Para ser lo más cínico posible lo elegí al
mismo Leo; lo busqué incansablemente, pero como era de esperar se hacía negar
con la madre: no está, está durmiendo, todavía no vino, está con “la
novia”, etc. Cansado de tanta persecución lo fui a esperar a la salida de
la escuela, esa que está en la otra esquina de la fuente. Como él iba a la
mañana y yo a la tarde me hice una escapada antes de comer. Lo distinguí entre
tantos guardapolvos blancos por ser el más alto; cuando me vio se quería matar,
no sabía dónde esconderse, pero se hizo el zorro y me recibió con un apretón de
manos, yo para ser más falso lo abrasé y le di un beso. Le dije casi
confidencialmente que tenía algo que contarle y le pedí que nos sentáramos en
la fuente para estar más cómodos. Caminamos hasta allá en compañía de un silencio
incómodo; la fuente estaba encendida, los chorros de agua ya no danzaban
coreográficamente, pero por lo menos conservaban su dignidad a una altura
bastante considerable. Al llegar advertimos que unos pibes (unos botelleros que
habían estacionado su carro en la esquina) se bañaban y jugaban allí dentro; me
acuerdo que hacía mucho calor, ya estabamos a fines de octubre; miré el fondo,
ya no habían monedas, solo el rastro de oxido de algunas de ellas, la huella
dorada de que alguna vez los deseos sembraron aquel lugar. Leo advirtió mi
mirada y recordó conmigo el gracioso episodio de aquella noche de junio; sin
perder la oportunidad aproveché aquel momento y le conté como la noche de la
inauguración mi papá me dio una moneda de cincuenta centavos y me animó a que
pidiera un deseo, y ahí nomás le confesé que mi deseo había sido que Ana Laura
me amara para siempre, porque yo sentía eso por ella. Leo me miró con una rara
impresión en su rostro, yo también sentí algo dentro de mí, pero antes que
acertara a decirle nada él me dijo: “Los deseos no se cuentan boludo”.
Y con esa frase se dio cuenta que el poder de la moneda se desvanecía. Se quedó
inmóvil, quizás masticando sus últimas palabras, me miró con una media sonrisa
en su cara aceptando seguramente la derrota, y me felicitó con un: “sos
un hijo de puta”.
Días después, luego que Ana Laura dejara
de visitar su casa, me devolvió la moneda y me pidió disculpas, me dijo que me
había traicionado porque al poseer la moneda él también se había enamorado de
ella, pero que mi astucia había roto el encanto, así lo sintió cuando le confié
mi deseo. Hoy en día es uno de mis más preciados amigos y padrino de Fabián, mi
hijo.
Esa misma tarde, sentados en el mismo
lugar en que se había producido el desencanto, Ana Laura me confesó su amor.

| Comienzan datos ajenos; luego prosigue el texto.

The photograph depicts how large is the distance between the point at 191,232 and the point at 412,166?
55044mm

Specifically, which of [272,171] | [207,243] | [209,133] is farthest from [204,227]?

Luego de más de diez años de noviazgo, de peleas y reconciliaciones, nos
casamos; tuvimos a Fabián, y nos mudamos a una casa que da frente a la fuente
(manantial trágico de nuestro amor). Todas las tardes, después de tomar mate,
nos sentamos en el borde de ésta con los pies hacia dentro, y nos sentimos
felices viendo a nuestro hijo jugar dentro de la fuente vacía. Ya no hay más
agua, ni luces, ni tampoco monedas con deseos olvidados; la única moneda llena
de nostalgia es la que cuelga de mi cuello, moneda que todavía guarda el
secreto de un deseo... que por supuesto no se puede contar (nadie lo sabe).